Renovators delight in low rates
One pocket of the market reaping the benefits of low interest rates is renovators, with more and more Australians taking up the tools to refresh their homes.
The Housing Industry Association’s Renovations Roundup for winter 2015 found the volume of home renovations increased by 1.2% in the past year, picking up from a post-GFC downturn.
“The 2011-13 renovations downturn was the third worst on record, involving a reduction in activity of 15.6 per cent,” HIA Senior Economist Shane Garrett says.
“However, more recent strong dwelling price growth has lifted home equity in the Sydney and Melbourne markets, the local renovations industry reaping the benefits.
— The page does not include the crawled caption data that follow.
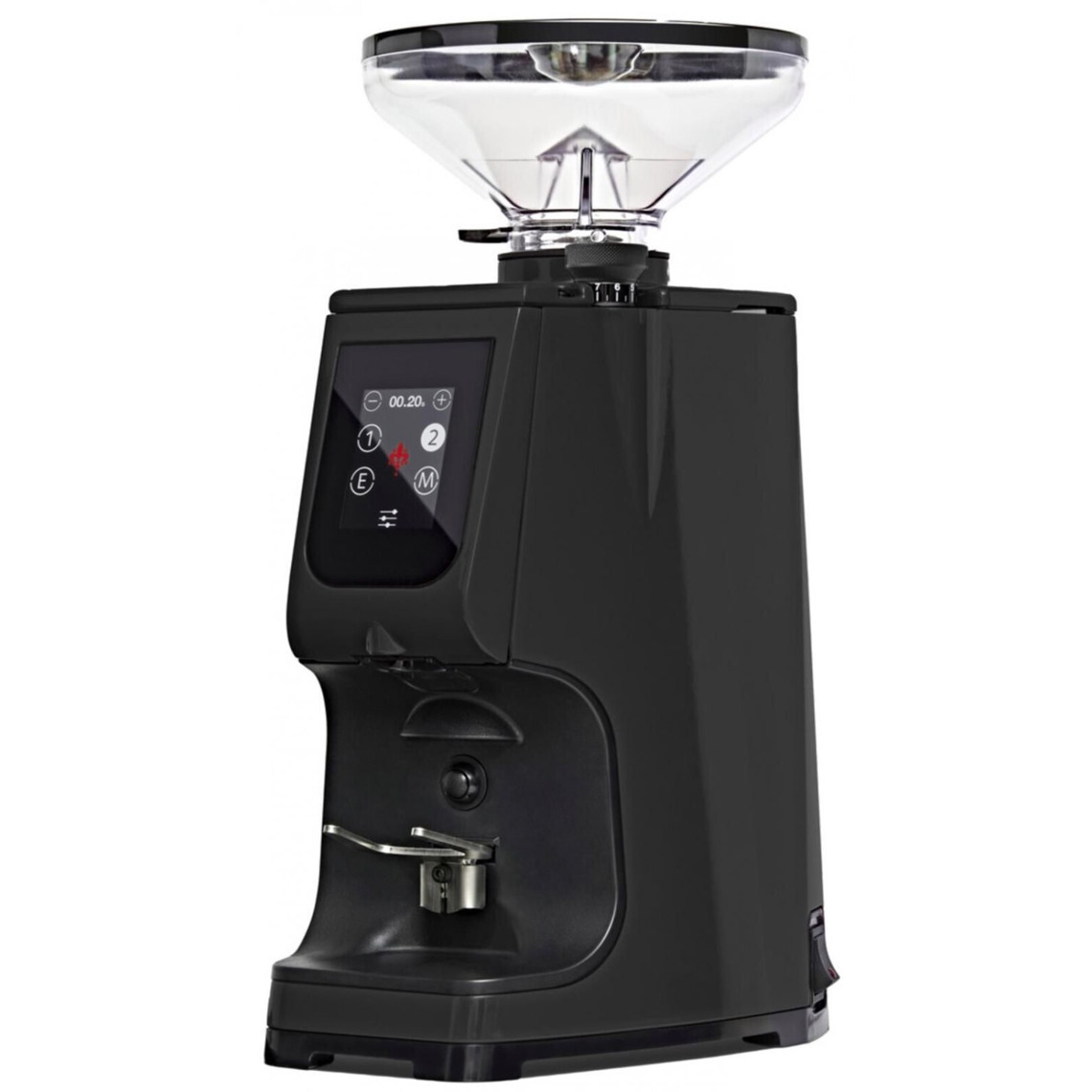 Eureka Atom Touch 65 - Espressomühle Schwarz Matt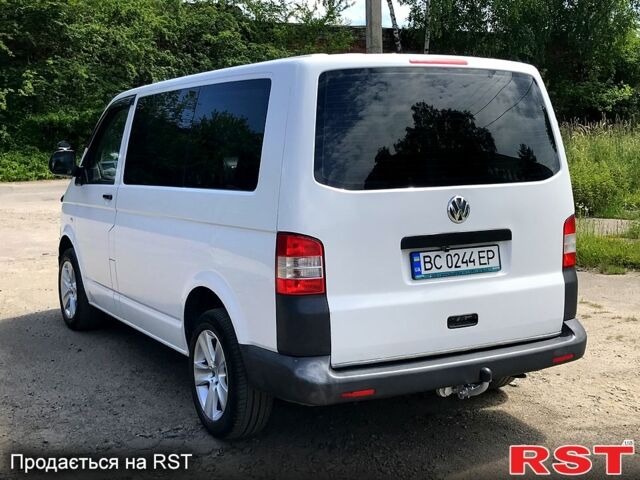 Белый Фольксваген Transporter, объемом двигателя 20 л и пробегом 282 тыс. км за 14500 $, фото 6 на Automoto.ua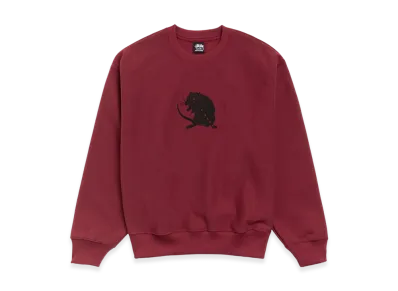 Stussy Long Range Crew "Wine"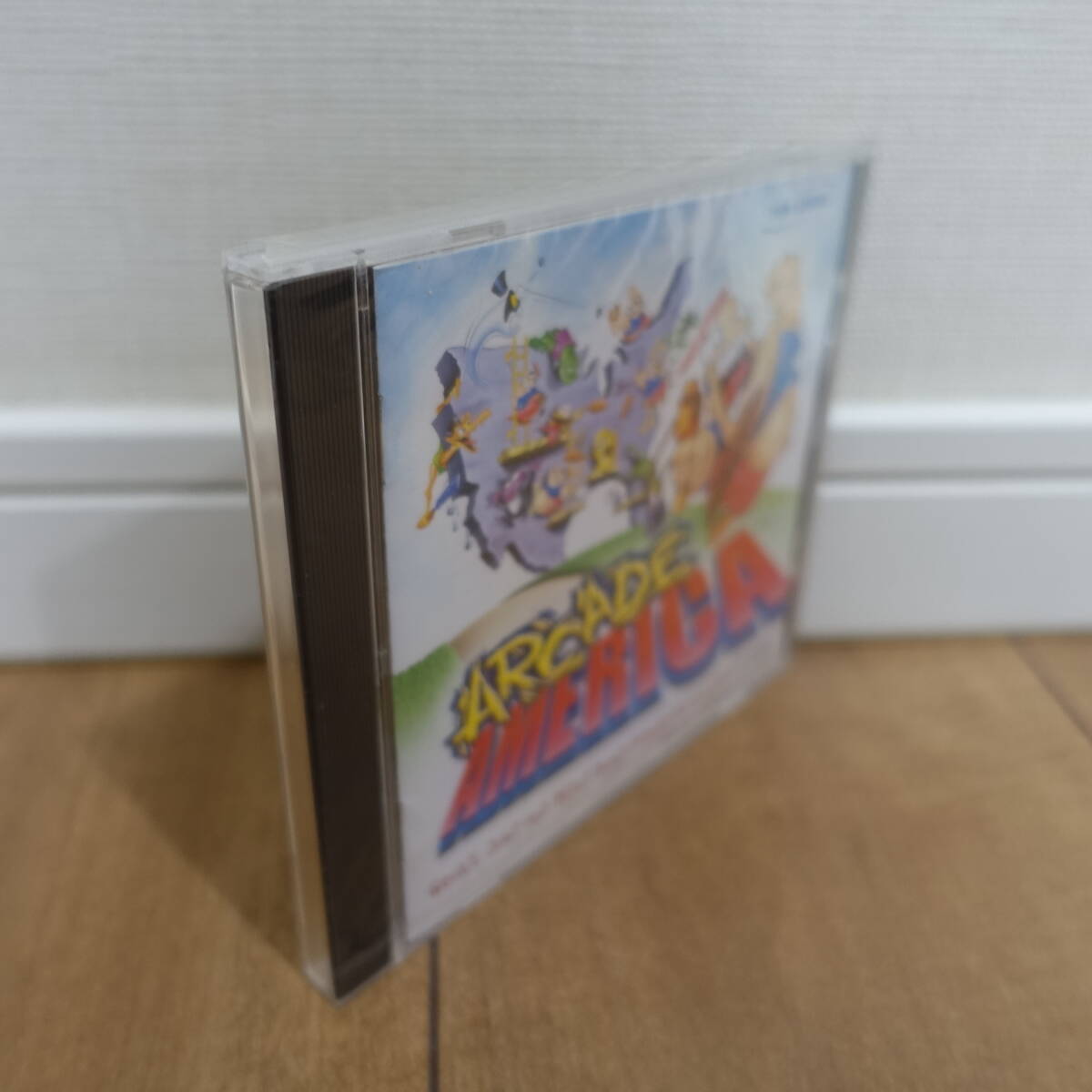 ARCADE AMERICA выпуск на японском языке Windows нераспечатанный 
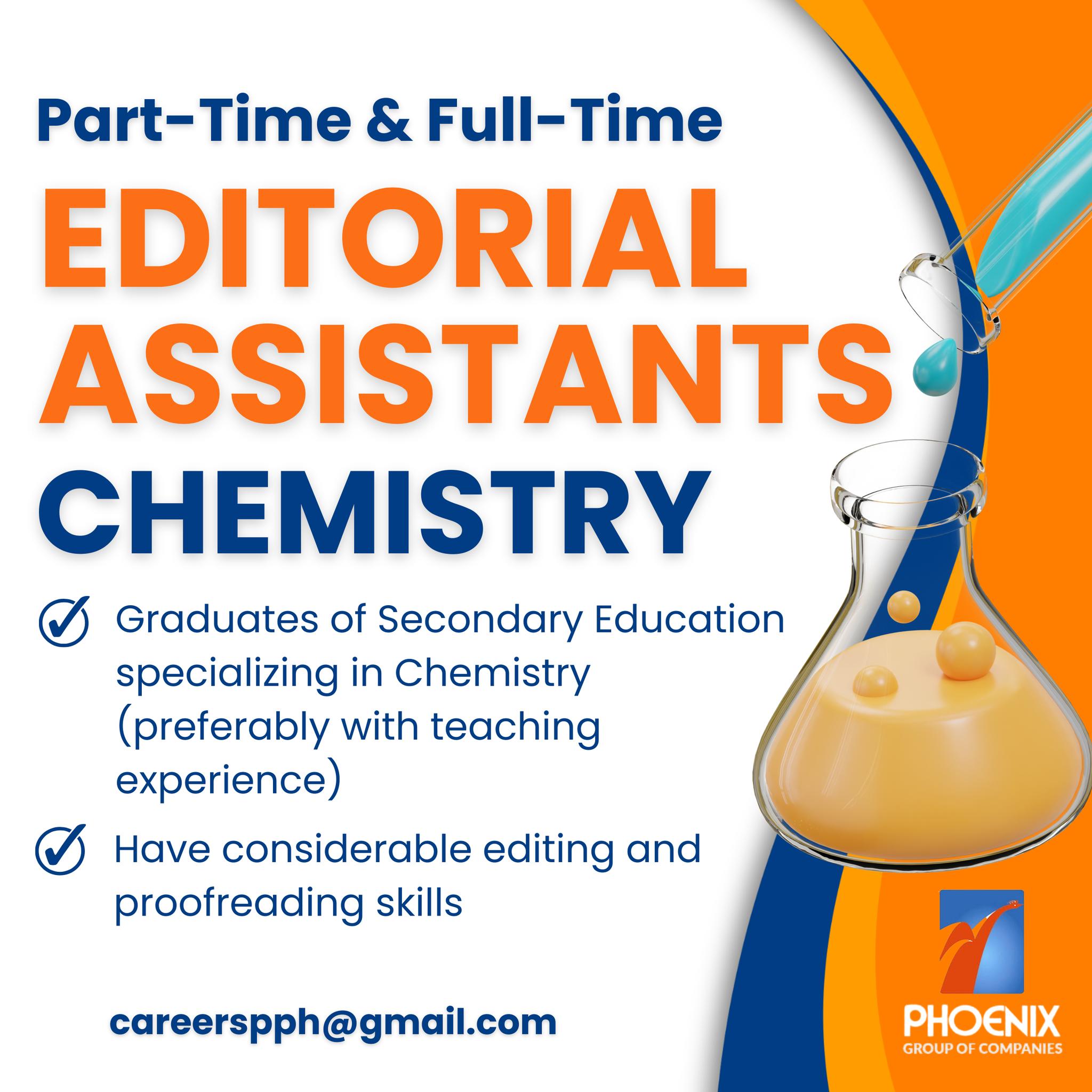 DepEd Community | 🧪 **Chemistry Educators, We’re Looking for You | Facebook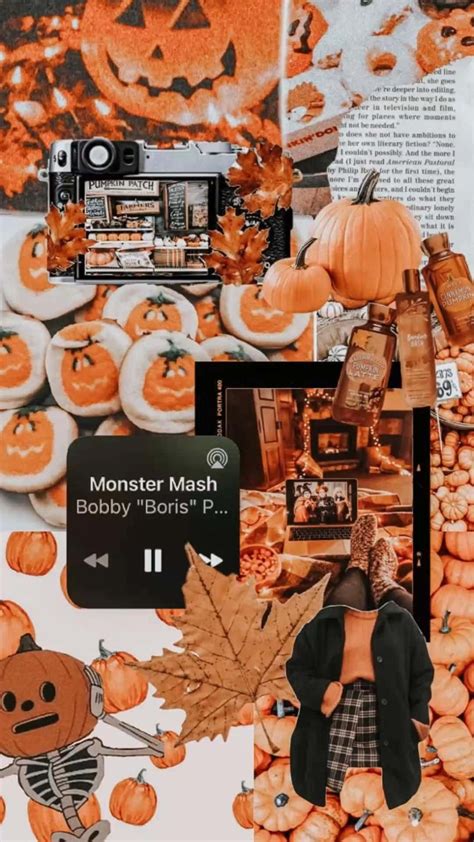 [100+] Fall Halloween Aesthetic Wallpapers | Wallpapers.com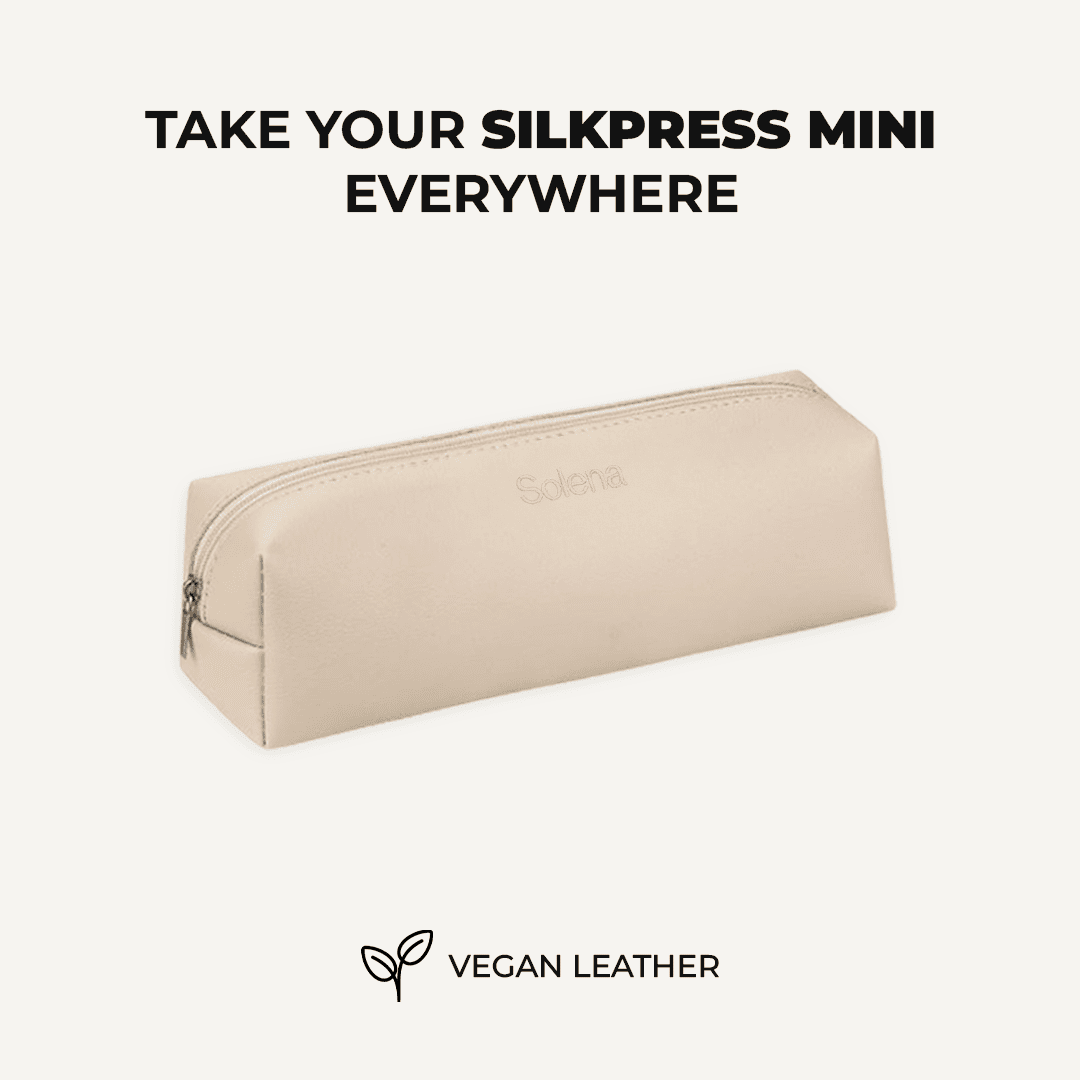 Bolsa de lavandería de seda y satén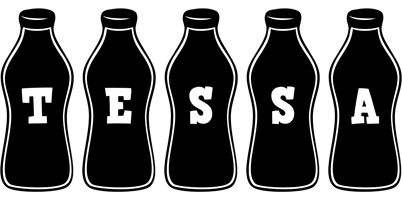 Tessa bottle logo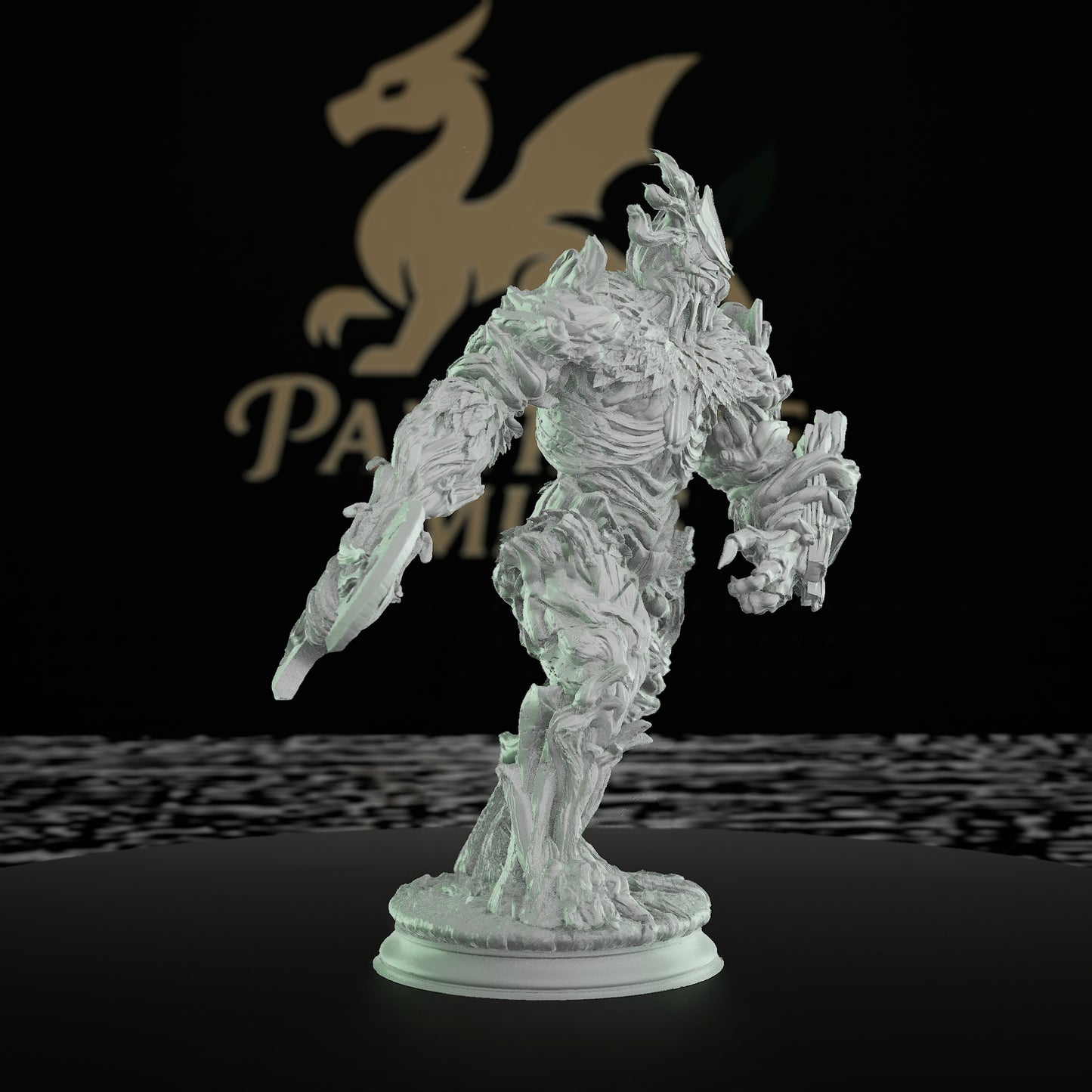 Treant Forest Guardian Miniature | Medium | DM Stash | D&D DnD Pathfinder Miniature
“Other markets, however, continue to suffer from the combination of subdued dwelling prices and low household sentiment. The burden of red tape and regulation is also frustrating growth in the market, with nearly one half of renovators identifying taxation and government charges as a serious source of cost pressure.”
Garrett says more and more home owners are expected to turn to renovating, with renovations tipped to increase by 4.5% this year, 0.4% in 2016 and 1.8% and 3.4% in 2017 and 2018 respectively. The total value of future renovations is expected to top $31 billion.